Quick Start
This guide walks you through your first Cody Product Builder project end-to-end. You’ll start with an idea, run through the Plan phase, ship your first version with the Build phase, and end with a working release-notes.md.
Before you begin
Make sure Cody Product Builder is installed in your AI coding environment. See Installation if you haven’t done that yet.
This guide assumes a brand-new project (no existing code). For an existing codebase, see the :cody refresh command, which auto-detects brownfield projects.
1. Activate the skill
Open your AI coding environment in a new (or empty) project folder.
Activate Cody Product Builder either by typing the activation command (for example, /cody-product-builder in Claude Code) or by describing what you want in plain language (“I want to build a new product”). Cody shows its activation banner and a prompt suggesting next steps.
2. Run the Plan phase
Type:
:cody planCody asks What do you want to create? and then walks you through a Q&A to fully understand the idea. If you get stuck, type help me and Cody offers example answers. To cut the Q&A short, type no more.
When you’re done, Cody summarizes its understanding back to you and asks for explicit approval. Confirm or refine until you’re happy with it.
Cody then creates three documents in cody-projects/product-builder/plan/:
| Document | Purpose |
|---|---|
discovery.md | The unfiltered idea plus the Q&A you just had. |
prd.md | The “what and why”: goals, users, features, success criteria. |
plan.md | The “how and when”: architecture, components, milestones. |
You review each one, suggest edits, and tell Cody to continue. The Plan phase ends with a banner letting you know it’s done.

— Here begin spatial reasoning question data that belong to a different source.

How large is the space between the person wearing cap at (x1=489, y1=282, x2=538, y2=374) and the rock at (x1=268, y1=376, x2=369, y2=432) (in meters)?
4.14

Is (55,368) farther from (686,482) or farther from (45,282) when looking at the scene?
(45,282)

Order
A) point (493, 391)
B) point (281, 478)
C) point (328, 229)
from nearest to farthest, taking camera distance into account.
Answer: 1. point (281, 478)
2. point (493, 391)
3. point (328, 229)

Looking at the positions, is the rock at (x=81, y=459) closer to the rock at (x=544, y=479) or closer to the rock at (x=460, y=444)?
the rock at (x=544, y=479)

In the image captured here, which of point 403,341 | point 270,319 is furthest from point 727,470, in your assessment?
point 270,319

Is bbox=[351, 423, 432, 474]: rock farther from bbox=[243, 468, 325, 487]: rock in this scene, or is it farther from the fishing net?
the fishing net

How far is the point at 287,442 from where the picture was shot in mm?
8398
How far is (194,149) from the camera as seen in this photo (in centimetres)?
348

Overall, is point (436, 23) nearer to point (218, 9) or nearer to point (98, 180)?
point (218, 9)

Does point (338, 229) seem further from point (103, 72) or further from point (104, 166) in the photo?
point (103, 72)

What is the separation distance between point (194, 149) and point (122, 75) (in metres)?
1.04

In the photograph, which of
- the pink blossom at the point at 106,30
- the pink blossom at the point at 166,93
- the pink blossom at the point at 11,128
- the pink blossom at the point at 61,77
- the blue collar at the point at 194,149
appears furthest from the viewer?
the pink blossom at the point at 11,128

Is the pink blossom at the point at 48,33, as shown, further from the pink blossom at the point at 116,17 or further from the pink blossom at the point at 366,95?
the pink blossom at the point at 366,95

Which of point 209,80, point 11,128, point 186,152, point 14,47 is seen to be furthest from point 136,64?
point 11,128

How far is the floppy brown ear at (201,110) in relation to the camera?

For more detail, see The Plan Phase.
3. Start the Build phase
Type:
:cody buildThe first time you run this, Cody creates the feature backlog (feature-backlog.md) from your plan. The backlog is the master list of everything that gets built, organized into versions, with a free-form Backlog section for unscoped ideas.
Review the backlog, then Cody asks what you want to do:
- Create a new version
- Work on an existing version
- Work on a patch (quick fix or small enhancement)
Pick option 1 to create your first version.
4. Ship your first version
Cody walks you through creating a new version. For each version, it generates three documents in cody-projects/product-builder/build/v<version>-<name>/:
| Document | Purpose |
|---|---|
design.md | Technical implementation guidance and open questions. |
tasklist.md | A detailed breakdown of tasks. |
retrospective.md | Lessons learned, captured at the end. |
Work through the task list with Cody. When the version ships, Cody updates release-notes.md and bumps the version in cody.json.
The default starting version is v0.1.0. For naming conventions, see Versions & Patches.
5. Keep going
From here, the loop is:
- Add a version with
:cody build→ option 1. - Continue a version with
:cody build→ option 2. - Ship a quick fix with
:cody build→ option 3 (patch). - Capture an idea mid-flow with
:cody idea <description>. It lands in the backlog. - Try something risky with
:cody prototype. Throwaway, self-contained. - Resume in a new AI session by activating Cody, then running
:cody refreshto rebuild context.
That’s the full workflow. Type :cody help any time to see the command list.